JA: We have a lot of blue-collar workers here, and there are strong, strong unions. Their families understand how important unions are, and generations that believe in unions are all here. In the community, nurses are the number one trusted profession, and it’s been like that for quite a few years. They want us nurses to have good working conditions and a living wage. With the pandemic, thousands of people moved here, and so our cost of living has really skyrocketed, and there’s nowhere to live. There’s nothing to rent, and houses are being sold very quickly. It’s probably been like this in a lot of the bigger cities for a long time.
ETK: Even though [housing] doesn’t directly relate to the workplace, that’s something that’s on your minds, I assume, when you’re talking about pay?
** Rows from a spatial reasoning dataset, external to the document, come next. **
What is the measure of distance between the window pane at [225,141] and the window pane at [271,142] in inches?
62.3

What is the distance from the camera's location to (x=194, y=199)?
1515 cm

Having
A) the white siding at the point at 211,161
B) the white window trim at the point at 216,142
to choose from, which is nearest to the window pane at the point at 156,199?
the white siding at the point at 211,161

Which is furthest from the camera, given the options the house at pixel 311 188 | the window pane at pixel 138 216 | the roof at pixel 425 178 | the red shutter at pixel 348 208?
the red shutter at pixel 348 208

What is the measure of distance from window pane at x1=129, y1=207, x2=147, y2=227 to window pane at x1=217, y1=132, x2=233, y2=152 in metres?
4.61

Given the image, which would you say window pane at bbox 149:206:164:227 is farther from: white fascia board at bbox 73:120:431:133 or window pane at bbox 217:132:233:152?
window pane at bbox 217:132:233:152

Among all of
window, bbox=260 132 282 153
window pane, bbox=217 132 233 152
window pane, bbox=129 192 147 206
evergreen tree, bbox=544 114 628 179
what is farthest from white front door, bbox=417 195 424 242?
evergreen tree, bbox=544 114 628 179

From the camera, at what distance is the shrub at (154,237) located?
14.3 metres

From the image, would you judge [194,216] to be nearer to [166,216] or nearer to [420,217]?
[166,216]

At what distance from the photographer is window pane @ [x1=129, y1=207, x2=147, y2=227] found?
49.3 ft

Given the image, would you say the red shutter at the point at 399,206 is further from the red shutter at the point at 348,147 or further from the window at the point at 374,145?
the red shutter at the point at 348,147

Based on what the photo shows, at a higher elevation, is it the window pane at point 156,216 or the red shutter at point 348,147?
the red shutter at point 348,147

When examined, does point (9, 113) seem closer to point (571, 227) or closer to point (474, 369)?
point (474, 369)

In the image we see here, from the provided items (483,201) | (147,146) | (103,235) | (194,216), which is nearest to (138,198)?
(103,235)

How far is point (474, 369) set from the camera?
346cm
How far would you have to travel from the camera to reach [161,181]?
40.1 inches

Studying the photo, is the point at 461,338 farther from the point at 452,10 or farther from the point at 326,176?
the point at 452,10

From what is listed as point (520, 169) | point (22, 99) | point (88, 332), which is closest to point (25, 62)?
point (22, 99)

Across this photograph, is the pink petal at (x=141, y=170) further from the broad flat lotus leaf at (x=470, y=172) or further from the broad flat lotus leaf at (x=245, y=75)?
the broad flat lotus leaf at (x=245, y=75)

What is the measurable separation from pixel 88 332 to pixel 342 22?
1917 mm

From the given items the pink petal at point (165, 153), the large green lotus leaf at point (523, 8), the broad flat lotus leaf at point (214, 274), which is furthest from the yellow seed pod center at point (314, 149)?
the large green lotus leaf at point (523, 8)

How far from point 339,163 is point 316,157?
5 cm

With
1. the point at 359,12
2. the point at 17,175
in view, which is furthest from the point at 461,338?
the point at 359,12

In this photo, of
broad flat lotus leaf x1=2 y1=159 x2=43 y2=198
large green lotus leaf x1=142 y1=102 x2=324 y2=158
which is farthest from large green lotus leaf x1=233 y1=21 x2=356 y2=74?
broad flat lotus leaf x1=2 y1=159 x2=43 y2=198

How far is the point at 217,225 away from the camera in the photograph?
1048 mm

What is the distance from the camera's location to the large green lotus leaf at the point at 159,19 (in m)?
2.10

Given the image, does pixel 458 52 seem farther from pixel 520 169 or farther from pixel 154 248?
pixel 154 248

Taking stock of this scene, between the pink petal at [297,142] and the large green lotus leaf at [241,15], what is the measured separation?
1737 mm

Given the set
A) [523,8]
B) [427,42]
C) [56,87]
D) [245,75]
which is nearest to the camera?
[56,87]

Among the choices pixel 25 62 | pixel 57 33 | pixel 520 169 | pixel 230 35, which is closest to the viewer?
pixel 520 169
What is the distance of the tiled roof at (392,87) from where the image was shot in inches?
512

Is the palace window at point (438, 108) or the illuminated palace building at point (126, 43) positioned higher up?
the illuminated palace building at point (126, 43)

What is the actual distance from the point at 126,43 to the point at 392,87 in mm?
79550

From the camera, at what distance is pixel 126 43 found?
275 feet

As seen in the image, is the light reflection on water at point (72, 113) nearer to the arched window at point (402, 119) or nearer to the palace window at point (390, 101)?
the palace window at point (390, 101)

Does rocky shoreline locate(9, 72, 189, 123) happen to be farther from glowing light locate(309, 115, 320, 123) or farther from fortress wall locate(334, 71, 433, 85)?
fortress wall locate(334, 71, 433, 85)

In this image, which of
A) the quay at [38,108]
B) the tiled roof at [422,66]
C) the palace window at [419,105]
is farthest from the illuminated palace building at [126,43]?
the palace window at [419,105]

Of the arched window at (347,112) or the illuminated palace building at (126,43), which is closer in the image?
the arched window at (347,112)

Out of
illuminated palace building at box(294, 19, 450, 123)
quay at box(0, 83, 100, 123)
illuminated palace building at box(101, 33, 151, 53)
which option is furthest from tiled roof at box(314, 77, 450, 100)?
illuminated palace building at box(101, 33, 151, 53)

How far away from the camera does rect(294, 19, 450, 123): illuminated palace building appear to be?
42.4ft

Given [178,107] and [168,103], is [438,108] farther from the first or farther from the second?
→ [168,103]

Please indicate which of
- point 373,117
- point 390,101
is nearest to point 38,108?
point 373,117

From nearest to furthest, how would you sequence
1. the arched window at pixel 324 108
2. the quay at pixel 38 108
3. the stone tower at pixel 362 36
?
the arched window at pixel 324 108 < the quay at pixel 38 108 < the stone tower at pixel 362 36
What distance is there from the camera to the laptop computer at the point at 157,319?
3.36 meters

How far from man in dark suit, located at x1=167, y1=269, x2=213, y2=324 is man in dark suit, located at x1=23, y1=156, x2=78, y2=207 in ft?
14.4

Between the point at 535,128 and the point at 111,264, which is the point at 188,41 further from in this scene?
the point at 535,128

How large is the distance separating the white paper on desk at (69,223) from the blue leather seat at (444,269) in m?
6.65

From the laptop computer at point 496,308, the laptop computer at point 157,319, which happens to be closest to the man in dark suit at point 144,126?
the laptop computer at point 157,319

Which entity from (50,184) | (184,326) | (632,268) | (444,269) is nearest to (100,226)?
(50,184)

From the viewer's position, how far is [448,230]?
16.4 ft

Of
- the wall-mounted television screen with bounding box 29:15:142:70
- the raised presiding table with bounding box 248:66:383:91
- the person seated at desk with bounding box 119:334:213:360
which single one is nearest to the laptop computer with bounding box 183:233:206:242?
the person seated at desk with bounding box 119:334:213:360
JA: Yeah, our wages, unfortunately, are really low. We don’t have a transparent wage scale. We don’t know how much each other makes. When you talk to nurses, some make five, ten dollars more an hour, or less, than you. It's a pretty big range. We're between the Libby, Montana hospital and Cut Bank, Montana hospital—Libby is a twenty-five-bed hospital. There’s only two thousand, seven hundred people in that town. And then Cut Bank is twenty-bed hospital, and they have three thousand people in the town. I think Logan is two hundred twenty beds. We have, within the Flathead Valley, one hundred thousand people. We’re a premier hospital, and then our wages are in between these tiny, tiny hospitals.
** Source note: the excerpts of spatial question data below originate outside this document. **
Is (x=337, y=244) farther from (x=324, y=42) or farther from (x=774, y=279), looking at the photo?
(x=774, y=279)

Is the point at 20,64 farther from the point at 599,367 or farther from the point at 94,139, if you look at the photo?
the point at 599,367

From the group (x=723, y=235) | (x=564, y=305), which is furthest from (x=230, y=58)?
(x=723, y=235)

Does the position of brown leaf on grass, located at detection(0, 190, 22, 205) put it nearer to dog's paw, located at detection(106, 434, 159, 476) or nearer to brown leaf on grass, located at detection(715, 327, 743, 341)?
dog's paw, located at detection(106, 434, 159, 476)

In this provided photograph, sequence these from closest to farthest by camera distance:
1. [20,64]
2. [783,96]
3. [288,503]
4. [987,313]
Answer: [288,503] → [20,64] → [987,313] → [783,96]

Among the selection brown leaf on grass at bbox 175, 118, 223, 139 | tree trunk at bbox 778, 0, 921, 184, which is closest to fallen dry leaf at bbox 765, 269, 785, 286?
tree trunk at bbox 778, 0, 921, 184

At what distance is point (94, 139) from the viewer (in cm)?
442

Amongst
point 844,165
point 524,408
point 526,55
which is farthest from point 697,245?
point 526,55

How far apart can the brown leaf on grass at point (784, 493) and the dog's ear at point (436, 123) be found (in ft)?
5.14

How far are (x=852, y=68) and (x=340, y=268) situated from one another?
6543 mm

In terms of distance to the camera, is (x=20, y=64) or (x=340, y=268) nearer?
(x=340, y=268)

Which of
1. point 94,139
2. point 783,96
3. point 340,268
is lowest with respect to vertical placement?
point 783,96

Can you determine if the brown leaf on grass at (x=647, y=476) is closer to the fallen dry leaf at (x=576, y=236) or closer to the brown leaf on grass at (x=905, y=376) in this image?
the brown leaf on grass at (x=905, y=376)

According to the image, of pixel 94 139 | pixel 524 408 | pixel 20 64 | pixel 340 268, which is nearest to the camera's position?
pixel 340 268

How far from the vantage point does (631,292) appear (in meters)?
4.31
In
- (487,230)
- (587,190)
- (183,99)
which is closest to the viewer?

ETK: When you say that there’s a long union history and people get that this makes life better for your family, do you think that goes for whether people are Democrats or Republicans? I know that in Montana recently, there was an attempt by the Republicans to make the state right-to-work, but that failed. Is this a partisan issue?
JA: Even though we had a Democratic governor for a long time, besides Missoula, it’s a pretty red state. The Republicans were doing that big push to right-to-work and tried to get us to sign it. An anti-union nurse sent an email out at work to get us to sign it. And basically, all of the unions went to Helena, our capital, and hundreds and hundreds of them went to try to get that bill defeated—and it was defeated. We let our members know what it was about, because right-to-work sounds like it’s really great.
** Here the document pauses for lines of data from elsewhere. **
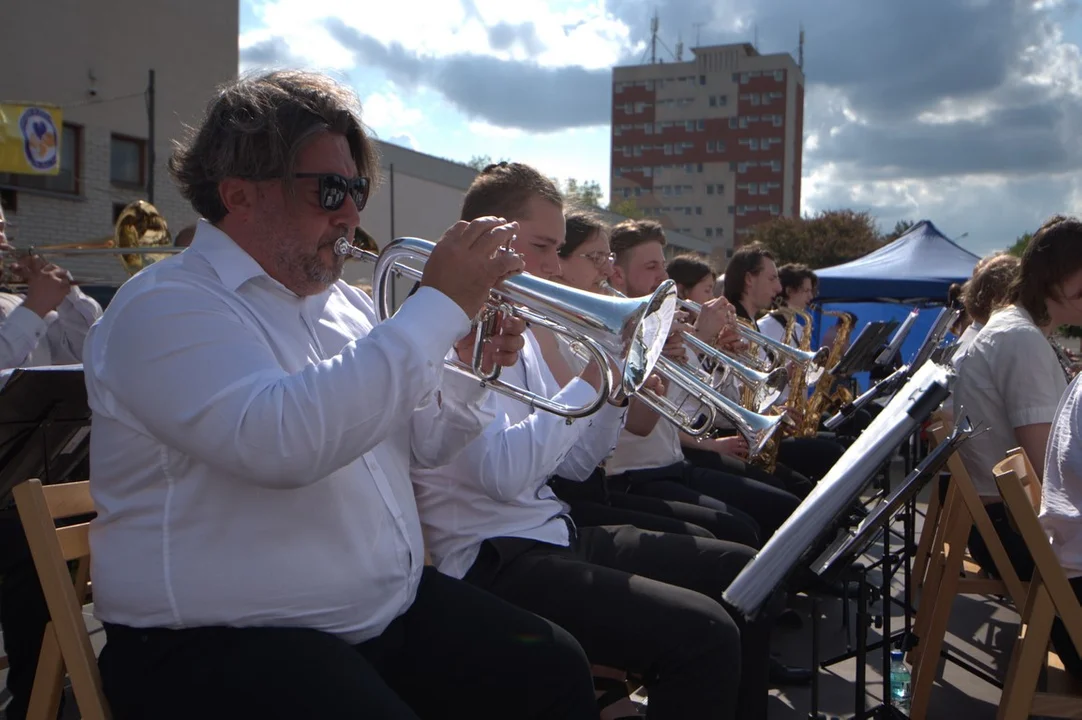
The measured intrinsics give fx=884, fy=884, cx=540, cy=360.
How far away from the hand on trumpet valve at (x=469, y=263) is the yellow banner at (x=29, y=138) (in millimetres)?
9326

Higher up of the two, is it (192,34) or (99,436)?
(192,34)

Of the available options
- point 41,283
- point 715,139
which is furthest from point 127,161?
point 715,139

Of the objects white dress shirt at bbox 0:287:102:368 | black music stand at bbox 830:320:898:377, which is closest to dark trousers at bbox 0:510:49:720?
white dress shirt at bbox 0:287:102:368

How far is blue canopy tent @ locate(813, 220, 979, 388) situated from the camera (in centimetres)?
1059

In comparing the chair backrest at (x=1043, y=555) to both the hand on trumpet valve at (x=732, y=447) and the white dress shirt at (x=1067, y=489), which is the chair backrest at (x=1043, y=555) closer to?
the white dress shirt at (x=1067, y=489)

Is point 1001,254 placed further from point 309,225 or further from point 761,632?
point 309,225

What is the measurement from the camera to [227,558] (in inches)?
59.2

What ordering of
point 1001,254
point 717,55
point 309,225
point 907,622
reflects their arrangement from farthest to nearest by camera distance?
point 717,55
point 1001,254
point 907,622
point 309,225

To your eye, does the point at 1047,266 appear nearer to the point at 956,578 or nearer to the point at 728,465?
the point at 956,578

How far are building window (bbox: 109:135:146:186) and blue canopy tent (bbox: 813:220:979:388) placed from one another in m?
9.39

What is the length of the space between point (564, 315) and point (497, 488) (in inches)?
21.0

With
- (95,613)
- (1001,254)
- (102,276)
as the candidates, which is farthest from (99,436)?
(102,276)

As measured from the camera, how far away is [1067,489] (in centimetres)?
255

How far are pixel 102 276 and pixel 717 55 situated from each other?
71.7 m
ETK: I think that kind of working-class dynamic across political lines in the state seems very unique. Moving forward, what do you forecast as you guys proceed in bargaining?
JA: Our goal is to get our contract signed. We’ve never had a goal to strike. We’re really hopeful we’re gonna get this completed in a short time. We have a lot of tentative agreements. Of course, we’re still fighting pretty hard for the staffing and wages. Anything connected to money is, of course, harder than the rest.
ETK: In the grand scheme of things, why do you think this campaign is important? Does it set any example for other workers in Montana or the country?
JA: There’s never been a union here [in this hospital], and we finally got one in. It just shows that people want a voice, and people want choices. The nurses that work in the hospital are on the front line and are taking care of patients, and they know exactly what patients need.